My friend says a man she knows publishes 5000-word pornographic novelettes on Amazon. He tries to upload one a day — about thirty a month. So far he has 265 of these things for sale on Amazon. And…
…hang onto your hats, fellow frugalists…
AND the guy says he’s earning thirty grand A MONTH from sales on this stuff. Price is $2.99 a title, of which he gets 70%. That would work out to gross income on sales of $2.09 per sale per title. If each title sold once a month (about what Slave Labor is doing), he’d make about $530 a month. To generate $30,000, he’d have to make 15,000 sales a month: on average 57 sales per title each month.
That’s outrageously high, but for porn? Maybe not so much. One woman — a stay-at-home mom with a gift for fantasy — at one point was scoring (heh) a hundred thousand sales on a truly goofy concept.
In 2013, Amazon claimed to purge its offerings of the spicy stuff, but that appears not to have been so: a search of Amazon > Books > erotica brings up this amazing selection (avert your eyes if you’re the nicey-nice type!).
Lordie! There’s a hundred pages of hits! As it were.
Well. I don’t know that I could write porn, or that I would want to.
However, if what’s selling is 5,000-word pamphlets (in print, 5,000 words comes to about 12 or 14 pages), why not serialize the fiction that I do have???
FireRider, which is ready to go and has been languishing because my e-book guy is doing essentially nothing for me, would yield 32 installments if it were broken into 5,000-word chunks.
And what should I discover but a vast line-up of FREE Word-to-Kindle converters on the Web. You can use Amazon’s converter, too, which might be more likely to produce something that will work. What if I divided FR into 30 serial installments and mounted one a week or even one a day on Amazon?
I do not need to earn $30,000 a month. To achieve my life’s dream, my heart’s wish — never to read another freshman comp paper as long as I live — could be accomplished with $1200 a month.

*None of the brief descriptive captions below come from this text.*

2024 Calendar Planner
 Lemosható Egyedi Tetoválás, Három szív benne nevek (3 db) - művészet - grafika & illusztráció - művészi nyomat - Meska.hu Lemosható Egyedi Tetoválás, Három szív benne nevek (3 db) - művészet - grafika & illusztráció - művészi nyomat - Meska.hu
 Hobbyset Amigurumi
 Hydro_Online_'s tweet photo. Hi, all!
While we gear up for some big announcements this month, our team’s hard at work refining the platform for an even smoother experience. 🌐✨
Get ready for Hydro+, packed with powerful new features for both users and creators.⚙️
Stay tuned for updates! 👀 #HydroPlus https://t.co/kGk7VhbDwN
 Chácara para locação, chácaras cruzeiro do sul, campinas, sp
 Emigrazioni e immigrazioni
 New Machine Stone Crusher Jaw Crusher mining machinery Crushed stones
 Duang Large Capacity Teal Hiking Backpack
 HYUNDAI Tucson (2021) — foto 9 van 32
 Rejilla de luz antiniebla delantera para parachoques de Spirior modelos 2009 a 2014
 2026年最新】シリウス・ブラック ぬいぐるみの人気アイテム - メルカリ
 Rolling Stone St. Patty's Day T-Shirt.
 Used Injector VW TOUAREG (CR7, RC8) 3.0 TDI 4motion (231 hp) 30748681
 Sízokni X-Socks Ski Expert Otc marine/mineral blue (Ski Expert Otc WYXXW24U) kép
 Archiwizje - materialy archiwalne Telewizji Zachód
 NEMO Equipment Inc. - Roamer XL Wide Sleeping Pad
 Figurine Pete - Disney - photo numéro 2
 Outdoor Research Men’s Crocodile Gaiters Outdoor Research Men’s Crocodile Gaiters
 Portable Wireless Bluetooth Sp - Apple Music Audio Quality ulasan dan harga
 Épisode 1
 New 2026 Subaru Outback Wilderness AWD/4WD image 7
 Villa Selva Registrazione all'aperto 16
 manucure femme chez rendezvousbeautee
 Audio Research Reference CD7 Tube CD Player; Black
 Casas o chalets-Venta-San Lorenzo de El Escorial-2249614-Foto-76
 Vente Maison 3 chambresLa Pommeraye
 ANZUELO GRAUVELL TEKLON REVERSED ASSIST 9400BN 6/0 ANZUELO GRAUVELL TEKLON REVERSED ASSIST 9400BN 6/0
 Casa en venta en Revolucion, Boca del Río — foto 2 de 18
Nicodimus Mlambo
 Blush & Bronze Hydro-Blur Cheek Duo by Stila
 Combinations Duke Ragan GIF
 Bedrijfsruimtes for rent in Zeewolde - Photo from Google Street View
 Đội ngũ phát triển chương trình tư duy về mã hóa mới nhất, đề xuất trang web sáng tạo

At $2 a hit, about what our porn-writing informant says he takes home from Amazon, each of FireRider‘s 32 serial installments would have to sell just 19 times.
That’s a lot, in the world of Amazon. But it’s not impossible.
And now, my friends, the plot thickens:
Considering what I have that I might put online in small pieces, I went in search of the Novel Under the Bed: to wit, a story I wrote in graduate school, when I was trying not to stare at the train wreck I was making of my life by getting a Ph.D. in English literature and history.
And lo, way in the back of a dust-filled garage cabinet, I found the damn thing!
This manuscript, folks, is so old it was generated on a typewriter!
Yes. My first out-of-the-writing-seminar, in-the-wild-effort at writing fiction.
It’s just AWFUL! As a grad student, I could not write to save my life, apparently. However, it opens with a crazy action scene. Its heroine’s co-conspirator is a pimp. One of her mentors is his favorite ho. She falls in love with a gangland leader. And wouldncha know it, she’s a Ph.D. candidate.
Sociology, though. Not English. 😉
Well, I’m thinking it wouldn’t take very much now to pump this thing into a Word file, rewriting on the fly and adding some serious sex scenes, thereby coming up with a bad novel that could be sold on Amazon.
Et voilà! Two bad novels to serialize: FireRider and this other thing, whose title was “Neither Be for Him” (it’ll need something catchier than THAT!). Supposedly it came to 71,500 words, but that’s probably an estimate. Assuming it’s in the ball park, though, we could figure that serialized in 5000-word increments, it would yield another 14 bookoids. Now we’re up to 46 things to peddle.
And as for porno novelettes, life has handed me quite a bouquet in the form of my career and my students.
When I was teaching at the Great Desert University, one of my little chickadees described her life as a high-end call girl. She was working the resorts in Scottsdale by way of earning her tuition.
At Heavenly Gardens Community College, I met a very interesting young woman who worked as a pole dancer to support her little girl and send herself through school.
At Phoenix Ragazine, the most successful ad space sales agent during my tenure was a brassy broad whose out-of-the-office life can best be described as, uhm, active.
Back at GDU, we had the serial marriers: tenured faculty who would go through one graduate student after another, marrying, divorcing, and marrying again. One guy came back from a research trip supposedly spent in English archives with a new woman in tow. He showed up at the front door of his home with this lady at his side and informed his wife — late one of his graduate students — that she was out and the new kid was in. Literally threw the wife out of the house so he could install the new model.
Oh, and there was the sanctimonious full bull who liked to invite nubiles into his office to kneel and “pray.” No joke.
And the uproar that ensued recently when the president’s office issued an edict to the effect that diddling a student would henceforth be a firing offense…oh, my!
So extreme…in the early 80s, it took running a whorehouse out of your office, staffed by students, to get yourself fired. What is academe coming to?
There’s a lot to write about here. Quite a lot.